**WRITTEN REQUEST A**
Answer these questions about the volunteering post below:
(i) At which organization does the writer volunteer?
(ii) To which city did the writer move soon after tutor training?
(iii) In what role does the writer freelance at Candlemark & Gleam?

**EXTRACT PROVIDED**
○ ○ ○ ○
I saw a journaling prompt today that asked: Do you volunteer? If so, what do you love about it? If not, what causes do you feel most passionately about?

I must admit, I never quite feel like a volunteer, even though I am.

I am a volunteer at the Sydney Story Factory. I have worked at their pop-up shop and have participated in their training sessions to be a tutor at the writing centre. Sadly, I have not been a tutor yet as I moved to Canberra soon after my tutor training. What they’re doing at SSF is just brilliant and I am so proud to have been involved even if just for a little while.

Secondly, I am freelancing as an editor at Candlemark & Gleam. C&G publishing–if you haven’t figured out by now–is something that I am insanely passionate about. C&G is doing amazing things in the publishing world. They are trying all sorts of things in this new publishing world, but most of all, they are publishing interesting works. A good story is still core to publishing, and sometimes I feel this has been forgotten by many. I could rant for hours about C&G.
○ ○ ○ ○
**PROVIDED INFORMATION**
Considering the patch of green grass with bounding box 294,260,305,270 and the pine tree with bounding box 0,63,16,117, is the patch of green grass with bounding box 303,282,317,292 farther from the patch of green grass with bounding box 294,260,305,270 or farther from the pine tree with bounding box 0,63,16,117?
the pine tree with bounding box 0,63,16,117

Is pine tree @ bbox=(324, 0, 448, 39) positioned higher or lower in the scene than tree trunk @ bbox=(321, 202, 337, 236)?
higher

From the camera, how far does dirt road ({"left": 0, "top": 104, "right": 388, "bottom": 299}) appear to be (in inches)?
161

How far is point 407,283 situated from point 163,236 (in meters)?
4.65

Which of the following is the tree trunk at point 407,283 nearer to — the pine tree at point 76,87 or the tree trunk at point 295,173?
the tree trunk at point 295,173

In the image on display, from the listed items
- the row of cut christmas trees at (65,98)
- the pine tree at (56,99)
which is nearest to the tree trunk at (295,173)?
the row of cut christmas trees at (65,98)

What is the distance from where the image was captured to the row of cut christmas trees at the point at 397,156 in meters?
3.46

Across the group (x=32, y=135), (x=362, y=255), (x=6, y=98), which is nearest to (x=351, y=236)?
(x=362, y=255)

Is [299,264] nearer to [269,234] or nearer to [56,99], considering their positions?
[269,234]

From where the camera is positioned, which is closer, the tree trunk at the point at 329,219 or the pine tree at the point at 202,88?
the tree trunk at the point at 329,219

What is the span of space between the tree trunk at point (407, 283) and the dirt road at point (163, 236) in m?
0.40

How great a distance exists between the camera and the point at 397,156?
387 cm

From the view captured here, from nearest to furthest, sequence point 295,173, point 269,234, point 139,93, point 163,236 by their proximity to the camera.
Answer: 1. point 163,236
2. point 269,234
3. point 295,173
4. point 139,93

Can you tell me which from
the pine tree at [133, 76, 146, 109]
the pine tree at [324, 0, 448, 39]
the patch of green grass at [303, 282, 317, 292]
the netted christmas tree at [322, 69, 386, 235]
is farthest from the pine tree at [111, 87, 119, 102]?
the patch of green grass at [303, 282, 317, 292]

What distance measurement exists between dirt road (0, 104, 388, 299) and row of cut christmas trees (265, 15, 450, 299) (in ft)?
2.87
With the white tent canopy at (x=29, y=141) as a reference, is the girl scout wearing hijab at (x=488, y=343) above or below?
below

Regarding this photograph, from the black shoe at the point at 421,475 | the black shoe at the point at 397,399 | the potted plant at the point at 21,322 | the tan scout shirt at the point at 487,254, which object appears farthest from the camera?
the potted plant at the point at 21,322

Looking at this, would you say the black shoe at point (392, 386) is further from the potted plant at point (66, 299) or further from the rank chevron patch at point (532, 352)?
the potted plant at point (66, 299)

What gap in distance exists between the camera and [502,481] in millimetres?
○ ○ ○ ○
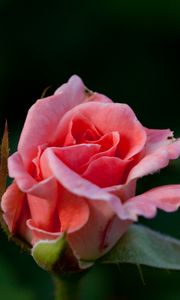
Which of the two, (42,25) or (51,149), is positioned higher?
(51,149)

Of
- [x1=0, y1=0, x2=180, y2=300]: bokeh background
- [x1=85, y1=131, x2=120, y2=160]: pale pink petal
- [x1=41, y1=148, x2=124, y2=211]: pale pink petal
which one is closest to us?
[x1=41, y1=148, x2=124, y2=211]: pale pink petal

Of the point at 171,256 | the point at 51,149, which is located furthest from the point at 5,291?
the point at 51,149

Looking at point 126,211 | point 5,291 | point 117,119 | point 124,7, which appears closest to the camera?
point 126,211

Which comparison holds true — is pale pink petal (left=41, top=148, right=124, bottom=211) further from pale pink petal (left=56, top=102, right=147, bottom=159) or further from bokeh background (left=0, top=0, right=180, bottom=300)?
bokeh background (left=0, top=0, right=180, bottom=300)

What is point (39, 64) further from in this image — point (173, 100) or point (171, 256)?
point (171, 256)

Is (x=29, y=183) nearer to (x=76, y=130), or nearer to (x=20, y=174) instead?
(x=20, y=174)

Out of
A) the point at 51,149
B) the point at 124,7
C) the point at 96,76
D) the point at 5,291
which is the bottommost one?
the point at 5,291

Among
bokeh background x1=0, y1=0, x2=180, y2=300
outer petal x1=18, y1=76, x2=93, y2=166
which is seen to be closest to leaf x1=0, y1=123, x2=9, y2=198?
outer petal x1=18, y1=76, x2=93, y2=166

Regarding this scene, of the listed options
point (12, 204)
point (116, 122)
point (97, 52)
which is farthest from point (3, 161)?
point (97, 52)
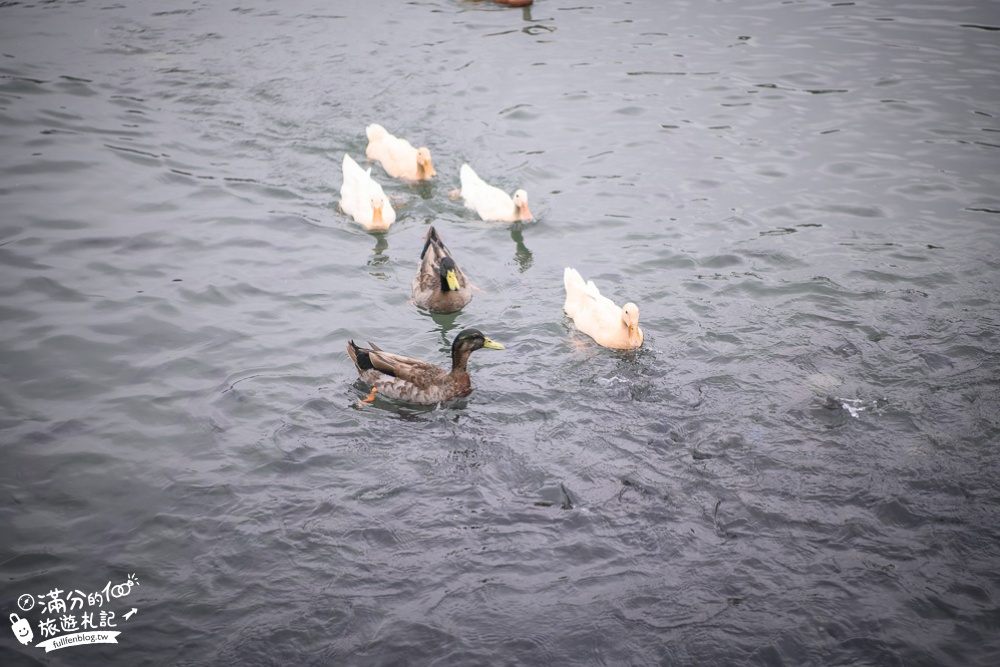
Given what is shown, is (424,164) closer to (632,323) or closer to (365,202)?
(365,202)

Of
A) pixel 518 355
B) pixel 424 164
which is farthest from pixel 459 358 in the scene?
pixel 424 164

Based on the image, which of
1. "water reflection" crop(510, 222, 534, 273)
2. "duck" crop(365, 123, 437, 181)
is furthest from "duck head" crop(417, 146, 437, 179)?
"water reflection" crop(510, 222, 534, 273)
○ ○ ○ ○
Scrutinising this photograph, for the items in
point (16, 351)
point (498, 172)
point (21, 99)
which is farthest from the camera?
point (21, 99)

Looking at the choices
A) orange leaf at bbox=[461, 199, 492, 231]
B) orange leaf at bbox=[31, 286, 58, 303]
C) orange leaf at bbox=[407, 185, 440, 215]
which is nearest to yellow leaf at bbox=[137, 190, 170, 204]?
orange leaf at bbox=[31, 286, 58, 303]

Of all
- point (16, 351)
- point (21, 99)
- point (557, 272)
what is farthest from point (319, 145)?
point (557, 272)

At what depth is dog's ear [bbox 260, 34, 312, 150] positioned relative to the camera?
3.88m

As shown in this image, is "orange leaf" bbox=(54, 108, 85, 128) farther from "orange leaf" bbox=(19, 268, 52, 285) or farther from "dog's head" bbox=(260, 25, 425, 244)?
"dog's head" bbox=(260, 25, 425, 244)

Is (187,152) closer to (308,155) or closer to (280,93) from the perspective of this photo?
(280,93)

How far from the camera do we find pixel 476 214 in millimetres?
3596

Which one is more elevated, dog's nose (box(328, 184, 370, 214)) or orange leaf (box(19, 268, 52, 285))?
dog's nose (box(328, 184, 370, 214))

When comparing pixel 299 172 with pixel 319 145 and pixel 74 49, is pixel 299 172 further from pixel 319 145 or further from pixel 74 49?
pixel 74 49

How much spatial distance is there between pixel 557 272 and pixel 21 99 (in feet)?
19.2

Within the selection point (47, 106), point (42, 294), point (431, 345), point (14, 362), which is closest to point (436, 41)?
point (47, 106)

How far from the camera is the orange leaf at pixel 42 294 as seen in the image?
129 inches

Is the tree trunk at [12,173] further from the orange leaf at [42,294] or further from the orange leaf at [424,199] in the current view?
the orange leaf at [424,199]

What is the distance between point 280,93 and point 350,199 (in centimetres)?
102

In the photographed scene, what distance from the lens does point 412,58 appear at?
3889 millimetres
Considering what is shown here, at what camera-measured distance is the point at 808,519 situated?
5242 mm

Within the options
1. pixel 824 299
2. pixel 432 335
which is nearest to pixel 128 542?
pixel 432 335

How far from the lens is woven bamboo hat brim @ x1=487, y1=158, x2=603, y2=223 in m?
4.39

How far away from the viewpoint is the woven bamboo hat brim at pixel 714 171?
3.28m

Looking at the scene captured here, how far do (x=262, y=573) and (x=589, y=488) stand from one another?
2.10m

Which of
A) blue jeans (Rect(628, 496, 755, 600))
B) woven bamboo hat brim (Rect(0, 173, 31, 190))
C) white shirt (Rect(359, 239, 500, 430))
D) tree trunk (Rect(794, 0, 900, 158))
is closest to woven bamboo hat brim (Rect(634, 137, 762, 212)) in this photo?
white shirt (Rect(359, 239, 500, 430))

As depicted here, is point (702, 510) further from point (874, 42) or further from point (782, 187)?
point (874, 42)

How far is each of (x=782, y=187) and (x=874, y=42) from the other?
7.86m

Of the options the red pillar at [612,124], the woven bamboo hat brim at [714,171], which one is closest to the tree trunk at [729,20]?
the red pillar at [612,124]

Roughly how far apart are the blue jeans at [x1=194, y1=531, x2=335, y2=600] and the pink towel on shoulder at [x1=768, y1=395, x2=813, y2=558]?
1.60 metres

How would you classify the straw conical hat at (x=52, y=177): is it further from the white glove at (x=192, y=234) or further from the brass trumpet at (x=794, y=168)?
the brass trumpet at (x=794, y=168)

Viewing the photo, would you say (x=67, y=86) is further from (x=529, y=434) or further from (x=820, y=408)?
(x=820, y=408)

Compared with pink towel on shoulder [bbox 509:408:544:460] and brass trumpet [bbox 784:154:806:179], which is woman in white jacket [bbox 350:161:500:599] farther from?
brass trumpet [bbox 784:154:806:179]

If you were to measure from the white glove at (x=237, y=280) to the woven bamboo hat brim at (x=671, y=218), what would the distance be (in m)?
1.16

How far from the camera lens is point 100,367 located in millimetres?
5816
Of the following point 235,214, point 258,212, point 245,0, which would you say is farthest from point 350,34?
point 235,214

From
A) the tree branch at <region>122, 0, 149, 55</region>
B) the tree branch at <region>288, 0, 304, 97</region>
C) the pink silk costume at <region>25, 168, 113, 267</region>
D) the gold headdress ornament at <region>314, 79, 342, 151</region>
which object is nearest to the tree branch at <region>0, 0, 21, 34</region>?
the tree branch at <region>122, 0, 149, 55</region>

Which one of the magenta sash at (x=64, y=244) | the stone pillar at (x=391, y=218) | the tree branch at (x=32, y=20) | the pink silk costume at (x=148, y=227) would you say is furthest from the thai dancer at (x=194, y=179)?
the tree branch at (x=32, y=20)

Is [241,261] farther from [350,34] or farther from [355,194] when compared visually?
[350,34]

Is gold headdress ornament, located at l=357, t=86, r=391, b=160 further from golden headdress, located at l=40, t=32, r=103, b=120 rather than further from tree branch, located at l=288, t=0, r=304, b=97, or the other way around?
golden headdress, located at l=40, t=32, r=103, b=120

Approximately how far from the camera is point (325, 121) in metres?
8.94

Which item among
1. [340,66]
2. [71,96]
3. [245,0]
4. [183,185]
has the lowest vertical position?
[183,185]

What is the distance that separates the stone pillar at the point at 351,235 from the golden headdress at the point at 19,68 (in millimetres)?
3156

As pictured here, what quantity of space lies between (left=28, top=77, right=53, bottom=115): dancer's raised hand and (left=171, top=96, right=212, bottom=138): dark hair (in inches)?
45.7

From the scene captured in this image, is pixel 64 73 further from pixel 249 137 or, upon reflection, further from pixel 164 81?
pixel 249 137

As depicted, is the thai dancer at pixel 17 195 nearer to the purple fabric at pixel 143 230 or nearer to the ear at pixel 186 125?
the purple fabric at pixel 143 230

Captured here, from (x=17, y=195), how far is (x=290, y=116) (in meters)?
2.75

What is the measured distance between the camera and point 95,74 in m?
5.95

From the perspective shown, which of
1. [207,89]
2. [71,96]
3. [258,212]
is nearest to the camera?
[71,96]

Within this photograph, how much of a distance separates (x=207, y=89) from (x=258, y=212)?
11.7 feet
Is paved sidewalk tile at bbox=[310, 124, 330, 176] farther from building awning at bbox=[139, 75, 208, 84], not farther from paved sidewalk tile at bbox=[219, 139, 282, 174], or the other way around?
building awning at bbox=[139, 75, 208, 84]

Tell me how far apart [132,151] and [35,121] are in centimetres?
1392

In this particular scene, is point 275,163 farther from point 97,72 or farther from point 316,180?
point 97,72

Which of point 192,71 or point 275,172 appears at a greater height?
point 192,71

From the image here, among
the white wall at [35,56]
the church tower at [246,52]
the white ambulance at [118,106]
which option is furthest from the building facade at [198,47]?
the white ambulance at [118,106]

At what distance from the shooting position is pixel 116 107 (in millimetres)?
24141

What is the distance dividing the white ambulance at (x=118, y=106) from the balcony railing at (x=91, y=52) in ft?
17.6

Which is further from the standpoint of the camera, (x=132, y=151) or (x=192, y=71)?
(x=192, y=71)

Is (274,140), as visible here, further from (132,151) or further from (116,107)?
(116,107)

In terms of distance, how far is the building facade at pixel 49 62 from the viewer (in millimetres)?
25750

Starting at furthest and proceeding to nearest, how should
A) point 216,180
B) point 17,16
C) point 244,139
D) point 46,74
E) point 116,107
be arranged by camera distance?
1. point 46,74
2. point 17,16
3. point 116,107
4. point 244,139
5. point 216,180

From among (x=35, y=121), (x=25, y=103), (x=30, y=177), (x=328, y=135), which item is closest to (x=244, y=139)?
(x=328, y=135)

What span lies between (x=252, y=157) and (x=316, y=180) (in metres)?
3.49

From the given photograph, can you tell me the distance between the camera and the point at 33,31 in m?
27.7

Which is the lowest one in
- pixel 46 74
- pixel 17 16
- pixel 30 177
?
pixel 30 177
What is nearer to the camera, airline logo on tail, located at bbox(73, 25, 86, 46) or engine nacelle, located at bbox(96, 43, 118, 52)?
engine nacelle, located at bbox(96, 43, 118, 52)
○ ○ ○ ○
**WRITTEN REQUEST B**
Extract each line of the records above that contains the word "their".

**WRITTEN RESPONSE A**
(i) The Sydney Story Factory
(ii) Canberra
(iii) As an editor

**WRITTEN RESPONSE B**
Is [299,264] nearer to [269,234] or nearer to [56,99], considering their positions?
From the view captured here, from nearest to furthest, sequence point 295,173, point 269,234, point 139,93, point 163,236 by their proximity to the camera.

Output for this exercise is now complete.